The Peterborough Examiner

Small biz owners once bitten, twice shy

- — Postmedia Network

Finance minister Bill Morneau has a strange way of going about damage control. “Trust me, you’ll be fine!” is the message he’s selling small business owners who have mobilized against the Liberals’ proposed changes to the tax rules.

The government is attacking the legal ways mom and pop businesses, family doctors and other profession­als use to lower tax rates — income splitting with family members, sheltering investment income within corporatio­ns and claiming regular business income as capital gains, which carry lower tax rates.

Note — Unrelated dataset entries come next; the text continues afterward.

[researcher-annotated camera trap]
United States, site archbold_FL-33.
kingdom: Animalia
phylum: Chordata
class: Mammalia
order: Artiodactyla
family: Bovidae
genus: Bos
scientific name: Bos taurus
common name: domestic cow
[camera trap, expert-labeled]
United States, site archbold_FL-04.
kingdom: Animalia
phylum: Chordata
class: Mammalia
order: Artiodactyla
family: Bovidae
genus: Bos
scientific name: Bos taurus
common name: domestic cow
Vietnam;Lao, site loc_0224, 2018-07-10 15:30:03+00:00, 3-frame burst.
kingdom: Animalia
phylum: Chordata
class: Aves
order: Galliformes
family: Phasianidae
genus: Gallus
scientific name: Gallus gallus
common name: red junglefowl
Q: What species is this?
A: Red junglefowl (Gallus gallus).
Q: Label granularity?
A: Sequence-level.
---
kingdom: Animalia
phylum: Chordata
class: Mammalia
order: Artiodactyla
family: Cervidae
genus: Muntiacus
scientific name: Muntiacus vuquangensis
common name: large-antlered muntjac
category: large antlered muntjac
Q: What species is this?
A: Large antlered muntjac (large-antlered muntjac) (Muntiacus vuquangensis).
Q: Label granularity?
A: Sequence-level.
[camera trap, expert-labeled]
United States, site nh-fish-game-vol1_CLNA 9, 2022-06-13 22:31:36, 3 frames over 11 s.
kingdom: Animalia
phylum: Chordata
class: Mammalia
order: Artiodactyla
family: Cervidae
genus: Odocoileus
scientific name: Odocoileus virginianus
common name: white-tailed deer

Understand­ably, small businesses across the country are incensed. The Liberals are using loaded language like “loopholes” to suggest small business people are tax cheats.

Meanwhile, Statistics Can reports, small businesses account for almost 90 per cent of new job creation in this country, and employ about 70 per cent of private sector employees.

Hiking their taxes may have broad economic repercussi­ons.

Morneau appeared on the CTV Sunday morning program Question Period and brushed aside concerns, stating that folks making less than $73,000 a year won’t be impacted at all by the changes.

He’s also stressed that only business owners making more than $150,000 or who have money left in their accounts after maxing out their RRSPs and TFSAs will feel the effects of his “tax fairness” plan.

None of this is as assuring as Morneau seems to think it is. Small business owners in this country should be forgiven if they’re skeptical. They’re likely feeling once bitten, twice shy.

After all, the Liberals campaigned on dropping the small business tax rate down to nine per cent. Yet in the 2016 budget, they broke that promise, keeping it at 10.5 per cent for the foreseeabl­e future.

All they’ve got is Morneau’s word that these tax changes won’t affect lower earning small businesses, yet the Liberals have proven their word — at least on financial matters — isn’t worth much these days.

Canadians believe individual­s and corporatio­ns should pay their fair share. That is not in dispute. But that doesn’t mean they want more wealth distributi­on.

We should be celebratin­g people’s success, not punishing them. Is there some sort of moral imperative to target people making more than $150,000?

Right now, very little of this makes sense to Canadian business owners. Morneau and Trudeau need to do a whole lot more to explain these changes.